**Prompt:**
Repeat the material below word for word, reproducing each line without any change.

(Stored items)
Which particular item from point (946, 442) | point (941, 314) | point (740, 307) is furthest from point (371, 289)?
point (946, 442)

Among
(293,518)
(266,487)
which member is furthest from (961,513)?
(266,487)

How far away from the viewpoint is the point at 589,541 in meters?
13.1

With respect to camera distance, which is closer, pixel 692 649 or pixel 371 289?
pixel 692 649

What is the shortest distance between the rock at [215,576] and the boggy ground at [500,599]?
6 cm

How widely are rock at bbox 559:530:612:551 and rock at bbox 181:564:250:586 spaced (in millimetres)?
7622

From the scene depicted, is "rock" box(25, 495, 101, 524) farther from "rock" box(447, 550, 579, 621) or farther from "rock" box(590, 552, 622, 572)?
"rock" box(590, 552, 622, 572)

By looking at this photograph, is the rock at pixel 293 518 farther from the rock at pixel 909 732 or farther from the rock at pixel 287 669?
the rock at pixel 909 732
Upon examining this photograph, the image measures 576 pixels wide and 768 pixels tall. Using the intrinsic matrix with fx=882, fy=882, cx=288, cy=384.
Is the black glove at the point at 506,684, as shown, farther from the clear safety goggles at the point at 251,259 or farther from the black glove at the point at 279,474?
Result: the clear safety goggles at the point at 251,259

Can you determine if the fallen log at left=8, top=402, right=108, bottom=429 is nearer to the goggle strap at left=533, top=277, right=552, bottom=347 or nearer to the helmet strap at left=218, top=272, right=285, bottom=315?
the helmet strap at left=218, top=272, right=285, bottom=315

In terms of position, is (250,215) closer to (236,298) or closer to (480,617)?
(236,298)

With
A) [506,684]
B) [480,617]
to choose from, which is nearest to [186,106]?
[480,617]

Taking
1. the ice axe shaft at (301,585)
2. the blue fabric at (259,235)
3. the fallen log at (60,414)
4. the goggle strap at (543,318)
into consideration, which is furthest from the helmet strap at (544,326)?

**In response:**
Which particular item from point (946, 442) | point (941, 314) | point (740, 307) is furthest from point (371, 289)?
point (946, 442)

Among
(293,518)
(266,487)
which member is furthest from (961,513)?
(266,487)

How far away from the viewpoint is the point at 589,541 in meters?
13.1

With respect to camera distance, which is closer, pixel 692 649 or pixel 371 289?
pixel 692 649

What is the shortest distance between the rock at [215,576] and the boggy ground at [500,599]?
6 cm

How widely are rock at bbox 559:530:612:551 and rock at bbox 181:564:250:586 spaced (in millimetres)?
7622

From the scene depicted, is "rock" box(25, 495, 101, 524) farther from "rock" box(447, 550, 579, 621) or farther from "rock" box(590, 552, 622, 572)?
"rock" box(590, 552, 622, 572)

By looking at this photograph, is the rock at pixel 293 518 farther from the rock at pixel 909 732 or farther from the rock at pixel 287 669?
the rock at pixel 909 732
Upon examining this photograph, the image measures 576 pixels wide and 768 pixels tall. Using the intrinsic matrix with fx=882, fy=882, cx=288, cy=384.
Is the black glove at the point at 506,684, as shown, farther from the clear safety goggles at the point at 251,259 or farther from the black glove at the point at 279,474?
Result: the clear safety goggles at the point at 251,259

Can you determine if the fallen log at left=8, top=402, right=108, bottom=429 is nearer to the goggle strap at left=533, top=277, right=552, bottom=347 or nearer to the helmet strap at left=218, top=272, right=285, bottom=315?
the helmet strap at left=218, top=272, right=285, bottom=315

In terms of position, is (250,215) closer to (236,298) or closer to (480,617)?
(236,298)

With
A) [506,684]
B) [480,617]
to choose from, which is nearest to [186,106]?
[480,617]

Taking
1. the ice axe shaft at (301,585)
2. the blue fabric at (259,235)
3. the fallen log at (60,414)
4. the goggle strap at (543,318)
into consideration, which is furthest from the helmet strap at (544,326)?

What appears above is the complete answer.